+++ Record set

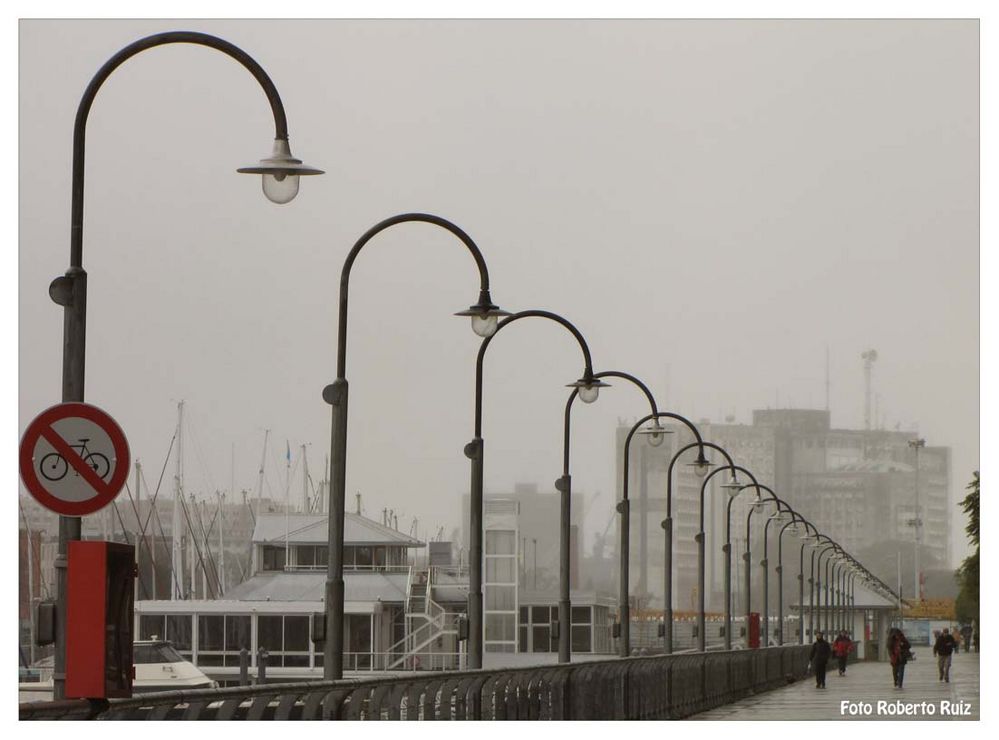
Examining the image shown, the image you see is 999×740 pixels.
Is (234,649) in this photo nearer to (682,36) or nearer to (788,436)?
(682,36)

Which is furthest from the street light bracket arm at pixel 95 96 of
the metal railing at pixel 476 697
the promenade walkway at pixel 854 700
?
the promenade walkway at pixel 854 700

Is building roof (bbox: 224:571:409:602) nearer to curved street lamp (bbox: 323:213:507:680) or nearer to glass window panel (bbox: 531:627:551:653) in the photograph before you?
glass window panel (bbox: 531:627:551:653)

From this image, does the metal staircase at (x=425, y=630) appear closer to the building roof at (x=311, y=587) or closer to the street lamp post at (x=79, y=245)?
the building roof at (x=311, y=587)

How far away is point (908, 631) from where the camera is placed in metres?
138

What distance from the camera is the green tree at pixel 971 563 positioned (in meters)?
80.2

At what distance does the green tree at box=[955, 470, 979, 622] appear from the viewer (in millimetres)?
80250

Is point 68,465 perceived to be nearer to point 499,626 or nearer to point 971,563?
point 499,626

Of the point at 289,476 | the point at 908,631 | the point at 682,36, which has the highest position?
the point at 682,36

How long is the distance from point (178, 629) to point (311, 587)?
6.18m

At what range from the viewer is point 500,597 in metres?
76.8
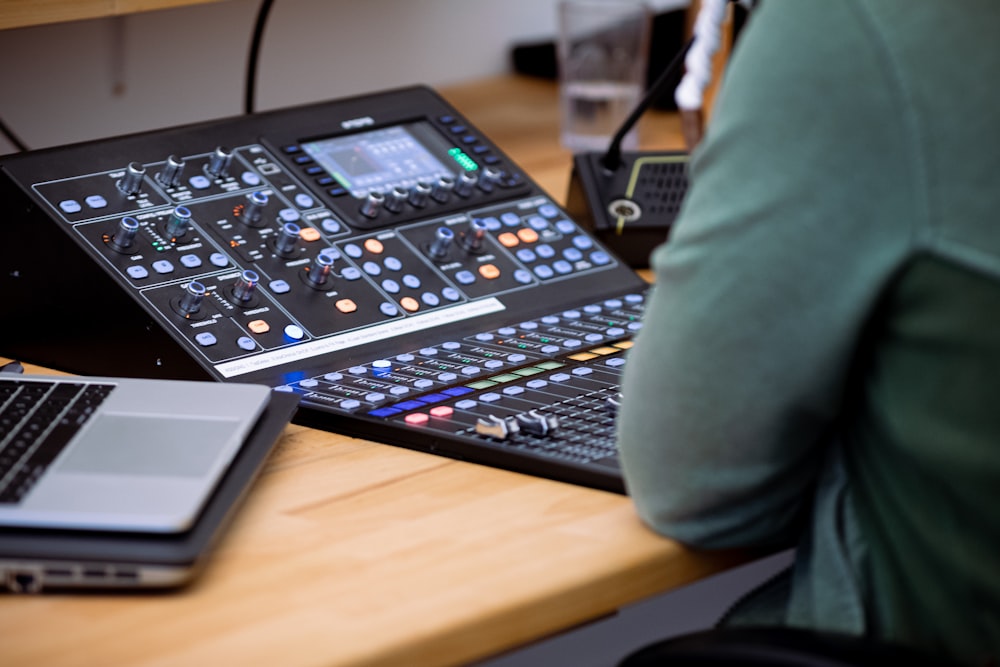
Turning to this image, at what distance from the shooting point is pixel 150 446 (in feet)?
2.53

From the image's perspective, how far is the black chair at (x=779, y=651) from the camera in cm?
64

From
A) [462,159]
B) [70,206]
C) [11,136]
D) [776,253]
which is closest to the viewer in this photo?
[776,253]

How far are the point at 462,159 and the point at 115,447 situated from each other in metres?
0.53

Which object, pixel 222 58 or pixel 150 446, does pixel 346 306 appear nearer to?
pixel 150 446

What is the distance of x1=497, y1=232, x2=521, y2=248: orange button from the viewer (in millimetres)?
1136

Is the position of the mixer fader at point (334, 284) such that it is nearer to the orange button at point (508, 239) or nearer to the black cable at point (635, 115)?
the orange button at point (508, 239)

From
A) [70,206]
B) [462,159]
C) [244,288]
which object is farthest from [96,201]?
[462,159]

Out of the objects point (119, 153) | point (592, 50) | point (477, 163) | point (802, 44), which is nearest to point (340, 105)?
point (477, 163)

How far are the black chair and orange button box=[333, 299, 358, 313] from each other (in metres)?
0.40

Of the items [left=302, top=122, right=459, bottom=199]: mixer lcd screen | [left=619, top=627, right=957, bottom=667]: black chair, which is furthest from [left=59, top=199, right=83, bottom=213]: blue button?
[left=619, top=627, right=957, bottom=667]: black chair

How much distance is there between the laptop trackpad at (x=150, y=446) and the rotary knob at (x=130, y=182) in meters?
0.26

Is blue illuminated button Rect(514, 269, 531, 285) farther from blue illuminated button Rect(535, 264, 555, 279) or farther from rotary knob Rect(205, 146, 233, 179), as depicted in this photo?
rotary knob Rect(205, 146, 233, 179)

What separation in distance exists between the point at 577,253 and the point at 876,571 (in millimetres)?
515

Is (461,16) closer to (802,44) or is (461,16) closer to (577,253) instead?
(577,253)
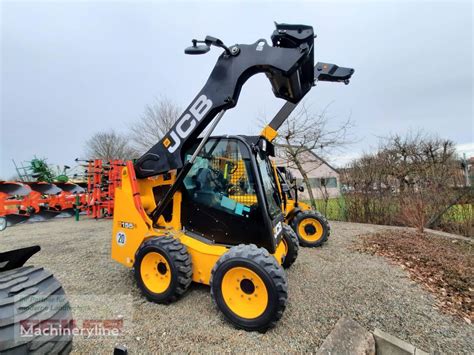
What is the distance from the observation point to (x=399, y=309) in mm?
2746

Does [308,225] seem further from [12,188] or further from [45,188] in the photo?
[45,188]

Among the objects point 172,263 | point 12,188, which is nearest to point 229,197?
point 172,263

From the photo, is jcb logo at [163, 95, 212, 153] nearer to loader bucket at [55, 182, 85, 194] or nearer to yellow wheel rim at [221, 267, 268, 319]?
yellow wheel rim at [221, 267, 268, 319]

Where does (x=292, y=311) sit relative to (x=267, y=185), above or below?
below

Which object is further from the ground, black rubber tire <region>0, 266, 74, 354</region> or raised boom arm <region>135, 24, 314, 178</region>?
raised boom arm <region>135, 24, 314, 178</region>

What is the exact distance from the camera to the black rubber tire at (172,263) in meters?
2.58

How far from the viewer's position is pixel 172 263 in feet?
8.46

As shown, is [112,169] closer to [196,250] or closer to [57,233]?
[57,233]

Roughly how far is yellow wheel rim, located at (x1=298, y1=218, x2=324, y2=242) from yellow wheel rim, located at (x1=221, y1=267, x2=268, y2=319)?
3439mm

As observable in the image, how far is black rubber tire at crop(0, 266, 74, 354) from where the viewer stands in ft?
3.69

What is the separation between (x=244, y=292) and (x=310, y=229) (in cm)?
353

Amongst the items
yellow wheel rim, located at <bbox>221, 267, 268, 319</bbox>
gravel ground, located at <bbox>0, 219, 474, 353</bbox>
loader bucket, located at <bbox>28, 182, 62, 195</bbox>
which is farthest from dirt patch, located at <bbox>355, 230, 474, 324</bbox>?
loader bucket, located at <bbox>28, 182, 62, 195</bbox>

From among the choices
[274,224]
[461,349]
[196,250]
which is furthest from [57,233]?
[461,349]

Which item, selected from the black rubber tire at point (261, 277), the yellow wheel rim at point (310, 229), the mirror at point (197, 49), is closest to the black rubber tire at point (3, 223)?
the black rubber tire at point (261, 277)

++++++

• What is needed
Put every line from the one containing "Which object is further" through the last line of the entries into a Markdown table with the columns Row and Line. Number the rows in order and leave out blank lines.

• Result for this exercise
| Row | Line |
|---|---|
| 1 | Which object is further from the ground, black rubber tire <region>0, 266, 74, 354</region> or raised boom arm <region>135, 24, 314, 178</region>? |
| 2 | raised boom arm <region>135, 24, 314, 178</region> |
| 3 | What is the exact distance from the camera to the black rubber tire at (172,263) in meters? |
| 4 | 2.58 |
| 5 | How far from the viewer's position is pixel 172 263 in feet? |
| 6 | 8.46 |
| 7 | As shown, is [112,169] closer to [196,250] or closer to [57,233]? |
| 8 | [57,233] |
| 9 | Roughly how far is yellow wheel rim, located at (x1=298, y1=218, x2=324, y2=242) from yellow wheel rim, located at (x1=221, y1=267, x2=268, y2=319)? |
| 10 | 3439mm |
| 11 | As observable in the image, how far is black rubber tire at crop(0, 266, 74, 354) from where the viewer stands in ft? |
| 12 | 3.69 |
| 13 | What is the separation between (x=244, y=292) and (x=310, y=229) (in cm)? |
| 14 | 353 |
| 15 | Amongst the items |
| 16 | yellow wheel rim, located at <bbox>221, 267, 268, 319</bbox> |
| 17 | gravel ground, located at <bbox>0, 219, 474, 353</bbox> |
| 18 | loader bucket, located at <bbox>28, 182, 62, 195</bbox> |
| 19 | which is farthest from dirt patch, located at <bbox>355, 230, 474, 324</bbox>? |
| 20 | loader bucket, located at <bbox>28, 182, 62, 195</bbox> |
| 21 | From among the choices |
| 22 | [274,224] |
| 23 | [461,349] |
| 24 | [196,250] |
| 25 | which is furthest from [57,233]? |
| 26 | [461,349] |
| 27 | Which item, selected from the black rubber tire at point (261, 277), the yellow wheel rim at point (310, 229), the mirror at point (197, 49), is closest to the black rubber tire at point (3, 223)? |
| 28 | the black rubber tire at point (261, 277) |